Page MenuHomePhabricator

Grid engine masters down
Closed, ResolvedPublic

Description

Apparently the ~wmf1 gridengine package was never installed on gridengine-master. The automatic installation of +wmf2 then caused the entire master to fail.

The underlying issue seems to be /etc/hosts or something like that:

  • /var/lib/gridengine/default/common/act_qmaster is being set to 'localhost' by the master,
  • 20:39 <YuviPanda> valhallasw: [pid 27542] write(2, "error: sge_gethostbyname failed\n", 32) = 32

We tried:

Basic behavior:

valhallasw@tools-bastion-01:/data/project/.system/gridengine/default/common$ qstat
error: commlib error: got select error (Connection refused)
error: unable to send message to qmaster using port 6444 on host "localhost": got send error

then, after forcing act_qmaster to tools-master.eqiad.wmflabs:

error: commlib error: access denied (server host resolves rdata host "tools-bastion-01.eqiad.wmflabs" as "(HOST_NOT_RESOLVABLE)")

we have also seen

error: commlib error: access denied (server host resolves destination host "tools-master.eqiad.wmflabs" as "tools-master")

(after fiddling with /etc/hosts)

Event Timeline

valhallasw raised the priority of this task from to Unbreak Now!.
valhallasw updated the task description. (Show Details)
valhallasw added a project: Toolforge.
valhallasw added subscribers: valhallasw, yuvipanda, scfc, coren.

@BBlack jumped in to help, and we seemed to have SGE working again, but it's down again.

Okay, with /etc/hosts being

127.0.0.1 tools-master
10.68.16.9 tools-master.eqiad.wmflabs tools-master

and

22:02 <bblack> I restarted nscd, I think it was caching Bad Things for some reason
22:02 <bblack> just on tools-master

seems to have made it work again.

... and, now that I've typed this, it's broken again:

tools.nlwikibots@tools-bastion-01:~$ qstat
error: commlib error: access denied (server host resolves rdata host "tools-bastion-01.eqiad.wmflabs" as "(HOST_NOT_RESOLVABLE)")

puppet is disabled on -master and -shadow, and nscd is disabled on -master as well. /etc/hosts is in some hacked up state, and 'tools-master.eqiad.wmflabs' was hand entered into /var/lib/gridengine/default/act_qmaster.
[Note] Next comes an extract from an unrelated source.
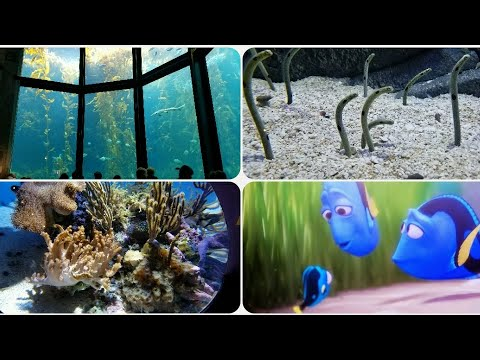 Monterey Bay Aquarium - the place that inspired Finding Dory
Currently intermittent failures still happenint, but not as bad as before.

I've been running:

while /bin/true; do          
    qstat > /dev/null    
    if  [ $? -ne 0 ]; then  
        exit  
    fi 
echo -n .
done

on a shell and it hasn't broken in a while (it used to break).

We aren't sure what the underlying cause is. This started happening right after gridengine-master was restarted due to a package upgrade, and persisted even after the package was reverted to a previous state. Running theory is that whatever broke this was a much earlier change that simply hadn't percolated down due to the fact that there was no service restart.
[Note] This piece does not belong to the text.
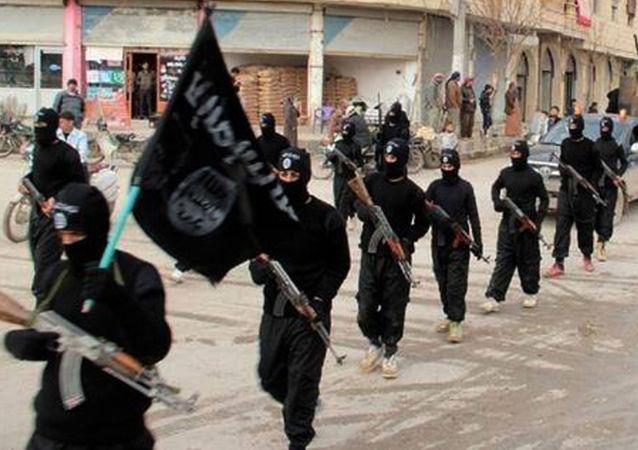 Członkowie PI, Rakka, Syria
Experiencing errors myself, attempting to start a webservice

error: commlib error: access denied (server host resolves rdata host "tools-bastion-01.eqiad.wmflabs" as "(HOST_NOT_RESOLVABLE)")
error: unable to contact qmaster using port 6444 on host "tools-master"
Traceback (most recent call last):
  File "/usr/local/bin/webservice", line 274, in <module>
    main()
  File "/usr/local/bin/webservice", line 233, in main
    job = get_job_xml(job_name)
  File "/usr/local/bin/webservice", line 79, in get_job_xml
    output = subprocess.check_output(['qstat', '-xml'])
  File "/usr/lib/python2.7/subprocess.py", line 573, in check_output
    raise CalledProcessError(retcode, cmd, output=output)
subprocess.CalledProcessError: Command '['qstat', '-xml']' returned non-zero exit status 1

Hope the log helps...

It failed twice and then started working right away afterwards :| I did a dig on tools-master and that was the only intervening thing I did between it failind and not failing, but I don't know / think that's relevant.
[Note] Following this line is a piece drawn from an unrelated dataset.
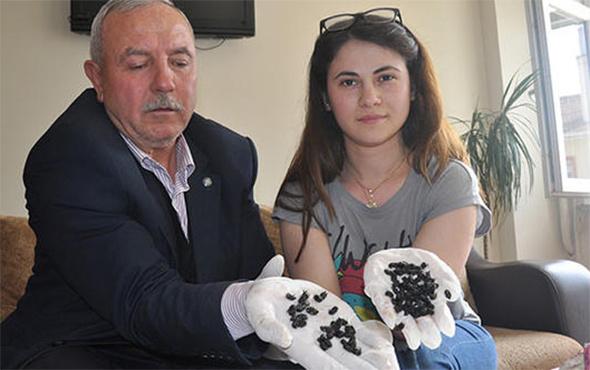 Bursa'yı alarma geçiren o böcek bakın ne çıktı?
Note sure if this is related, but the felt frequency of mails from sudo:

From:  <diamond@tools.wmflabs.org>
Subject: *** SECURITY information for tools-redis-slave ***
To: root@tools.wmflabs.org
Date: Mon, 25 May 2015 19:52:35 +0000 (2 days, 2 hours ago)

tools-redis-slave : May 25 19:52:35 : diamond : unable to resolve host tools-redis-slave

has increased in the past few days.

@BBlack figured that the problems are perhaps caused by too big /etc/hosts files, and reverting them seems to have fixed the issues.

Change 214338 had a related patch set uploaded (by Yuvipanda):
tools: Include labsdb aliases only in exec hosts

https://gerrit.wikimedia.org/r/214338

Change 214338 merged by Yuvipanda:
tools: Include labsdb aliases only in exec hosts

https://gerrit.wikimedia.org/r/214338

I've puppetized the fix (remove /etc/hosts generation for labsdb from tools-master and -shadow), and everything seems to be ok. Filing a load of followup bugs atm.

Puppet is enabled and so is nscd on both the hosts.

yuvipanda lowered the priority of this task from Unbreak Now! to Medium.May 28 2015, 3:11 PM

(resetting priority now that gridengine masters are not down)

valhallasw claimed this task.